Cellphone data may be feds’ air raid targets
Using devices mounted on aircraft flying high overhead, the federal government is gathering data from the mobile phones of thousands of innocent Americans in “a high-tech hunt for criminal suspects,” according to a report in The Wall Street Journal.
The program, run by the Justice Department’s U.S. Marshals Service since about 2007, operates Cessna aircraft equipped with devices that mimic the cellphone towers of large telecommunications firms and trick cellphones into reporting their unique registration information, reported the newspaper, citing people familiar with the operations.
The program operates from at least five metropolitan-area airports, and the flying range of the planes covers most of the population. The airports were not identified in the Journal story.
The technology is aimed at locating cellphones linked to people under investigation by the government, including fugitives and drug dealers, but it collects information on cellphones belonging to individuals who are not criminal suspects, said people familiar with the program. The device determines which phones belong to suspects and “lets go” of the non-suspect phone.
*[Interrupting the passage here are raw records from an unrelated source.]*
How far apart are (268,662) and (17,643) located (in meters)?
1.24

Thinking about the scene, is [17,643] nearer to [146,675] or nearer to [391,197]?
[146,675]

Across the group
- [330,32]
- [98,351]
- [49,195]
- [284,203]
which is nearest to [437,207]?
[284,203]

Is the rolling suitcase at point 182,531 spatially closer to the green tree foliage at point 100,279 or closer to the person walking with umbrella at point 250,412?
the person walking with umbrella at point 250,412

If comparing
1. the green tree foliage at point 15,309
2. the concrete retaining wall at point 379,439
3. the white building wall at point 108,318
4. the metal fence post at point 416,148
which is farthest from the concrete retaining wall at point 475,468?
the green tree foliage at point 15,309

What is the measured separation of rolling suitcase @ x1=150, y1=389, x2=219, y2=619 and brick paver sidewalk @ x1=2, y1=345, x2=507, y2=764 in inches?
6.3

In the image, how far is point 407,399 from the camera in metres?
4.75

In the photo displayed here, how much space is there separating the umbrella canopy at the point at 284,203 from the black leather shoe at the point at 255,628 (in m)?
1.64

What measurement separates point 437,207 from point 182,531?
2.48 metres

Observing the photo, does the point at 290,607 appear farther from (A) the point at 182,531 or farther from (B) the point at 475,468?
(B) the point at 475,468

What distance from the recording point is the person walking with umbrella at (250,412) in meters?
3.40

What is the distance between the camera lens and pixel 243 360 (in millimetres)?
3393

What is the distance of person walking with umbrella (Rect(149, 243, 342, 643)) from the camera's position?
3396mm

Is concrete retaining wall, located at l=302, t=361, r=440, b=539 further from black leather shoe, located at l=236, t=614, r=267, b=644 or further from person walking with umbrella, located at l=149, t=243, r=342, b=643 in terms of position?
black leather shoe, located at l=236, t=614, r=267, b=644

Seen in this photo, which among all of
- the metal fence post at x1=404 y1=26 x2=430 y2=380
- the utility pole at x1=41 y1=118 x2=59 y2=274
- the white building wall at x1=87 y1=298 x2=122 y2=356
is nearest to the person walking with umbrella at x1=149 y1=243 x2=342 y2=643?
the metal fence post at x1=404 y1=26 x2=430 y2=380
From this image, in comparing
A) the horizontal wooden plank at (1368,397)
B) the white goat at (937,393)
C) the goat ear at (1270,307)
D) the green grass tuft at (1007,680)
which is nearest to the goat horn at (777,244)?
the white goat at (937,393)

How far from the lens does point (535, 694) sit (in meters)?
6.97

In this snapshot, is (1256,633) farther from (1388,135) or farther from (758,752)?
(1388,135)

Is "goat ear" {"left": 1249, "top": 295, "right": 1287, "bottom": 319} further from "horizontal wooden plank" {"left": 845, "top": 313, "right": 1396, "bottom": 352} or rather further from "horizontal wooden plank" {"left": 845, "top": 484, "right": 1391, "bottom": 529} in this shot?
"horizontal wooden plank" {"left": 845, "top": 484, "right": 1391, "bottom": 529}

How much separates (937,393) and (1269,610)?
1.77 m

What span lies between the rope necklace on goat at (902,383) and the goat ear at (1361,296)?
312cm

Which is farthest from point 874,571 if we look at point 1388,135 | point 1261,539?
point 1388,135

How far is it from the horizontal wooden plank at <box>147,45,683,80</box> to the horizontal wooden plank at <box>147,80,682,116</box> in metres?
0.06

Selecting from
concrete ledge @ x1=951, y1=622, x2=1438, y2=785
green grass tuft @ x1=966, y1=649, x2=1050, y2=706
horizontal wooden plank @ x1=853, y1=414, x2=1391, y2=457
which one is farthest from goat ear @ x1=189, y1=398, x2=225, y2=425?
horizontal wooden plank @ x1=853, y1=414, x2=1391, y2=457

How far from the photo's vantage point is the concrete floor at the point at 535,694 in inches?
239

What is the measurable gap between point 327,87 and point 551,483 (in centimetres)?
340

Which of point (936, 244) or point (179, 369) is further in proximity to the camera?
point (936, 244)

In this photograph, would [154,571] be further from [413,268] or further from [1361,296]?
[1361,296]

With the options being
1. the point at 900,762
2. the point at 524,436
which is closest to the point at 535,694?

Calling it “a dragnet surveillance program,” Christopher Soghoian, chief technologist at the American Civil Liberties Union, said: “It’s inexcusable, and it’s likely — to the extent judges are authorizing it — they have no idea of the scale of it.”
The technology used in the planes are 2-foot-square devices that can scoop the identifying information and general location from tens of thousands of cellphones in a single flight. The paper’s sources wouldn’t discuss the frequency or duration of the flights but said they occur on a regular basis.
A Justice Department official neither would confirm nor deny the existence of the program, saying that discussion of such matters would allow criminal suspects or foreign powers to determine America’s surveillance capabilities. The official said Justice Department agencies comply with federal law, including by seeking court approval.
The program is similar to a National Security Agency program that collects millions of Americans’ phone records, in that it scoops up large volumes of data to find a single person or a few people, the Journal reports. The government has justified the NSA phone records collection program as a minimally invasive way to hunt terrorists.
Some of the devices on the Cessnas are known to law enforcement officials as “dirtboxes” because of the initials of the Boeing Co. subsidiary that produces them — Digital Receiver Technology Inc.
Cellphones are programmed to connect automatically to the strongest cell tower signal. The device used by the Marshals Service falsely identifies itself as having the closest, strongest signal, thus forcing all phones that can detect its signal to send in their unique registration information.
Having encryption on a phone, such as that on Apple Inc.’s iPhone 6, does not defeat the process.
Phone companies are cut out in the search for suspects. Law enforcement has found that asking a company for cell tower information to help locate a suspect can be slow and inaccurate. This program allows the government to get that information.
People familiar with the program told the Journal that they do get court orders to search for phones, but it isn’t clear whether those orders describe the methods used because the orders are sealed.